Docno: ADMS-04-02-02-0300

Author: Adams, John
Recipient: Adams, Abigail
Date: 1777-12-15

John Adams to Abigail Adams

[salute] My dear

I arrived here, last Evening, in good Health. This Morning, General Whipple made me a Visit, at the Tavern, Tiltons, and insists upon my taking a Bed at his House, in so very affectionate, and urgent a Manner, that I believe I shall go to his House.1
The Cause comes on Tomorrow, before my old Friend Dr. Joshua Brackett, as Judge of Admiralty. How it will go I know not. The Captors are a numerous Company, and are said to be very tenacious, and have many Connections; so that We have Prejudice, and Influence to fear: Justice, Policy and Law, are, I am very sure, on our Side.
I have had many Opportunities, in the Course of this Journey, to observe, how deeply rooted, our righteous Cause is in the Minds of the People—and could write you many Anecdotes in Proof of it. But I will reserve them for private Conversation. But on 2d Thoughts why should I?
One Evening, as I satt in one Room, I overheard Company of the Common sort of People in another, conversing upon serious subjects.
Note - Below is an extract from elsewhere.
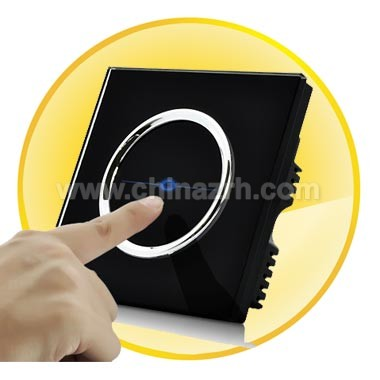 Touch Sensitive Light Switch with Remote Control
One of them, whom I afterwards found upon Enquiry to be a reputable, religious Man, was more eloquent than the rest—he was2 upon the Danger of despizing and neglecting serious Things. Said whatever Person or People made light of them would soon find themselves terribly mistaken. At length I heard these Words–“it appears to me the eternal son of God is opperating Powerfully against the British Nation for their treating lightly serious Things.”
One Morning, I asked my Landlady what I had to pay? Nothing she said–“I was welcome, and she hoped I would always make her House my Home, and she should be happy to entertain all those Gentlemen who had been raised up by Providence to be the Saviours of their Country.” This was flattering enough to my vain Heart. But it made a greater Impression on me, as a Proof, how deeply this Cause had sunk into the Minds and Hearts of the People.—In short every Thing I see and hear, indicates the same Thing.3
RC (Adams Papers); addressed: “Mrs. Adams Braintree To be left at Mr. Isaac Smiths Queen Street Boston.”
1. William Whipple (1730–1785), formerly a New Hampshire delegate to the Continental Congress and a signer of the Declaration of Independence, had left Congress in June of this year to command state troops in the campaign against Burgoyne (Biog. Dir. Cong.). Ezra Stiles was in Portsmouth at this time and recorded conversations with JA at Whipple's (and elsewhere), in { 375 } which JA spoke very freely of persons and measures; see Stiles' Literary Diary, 2:236–238.
2. A word may be missing here, perhaps “discoursing” or “speaking.”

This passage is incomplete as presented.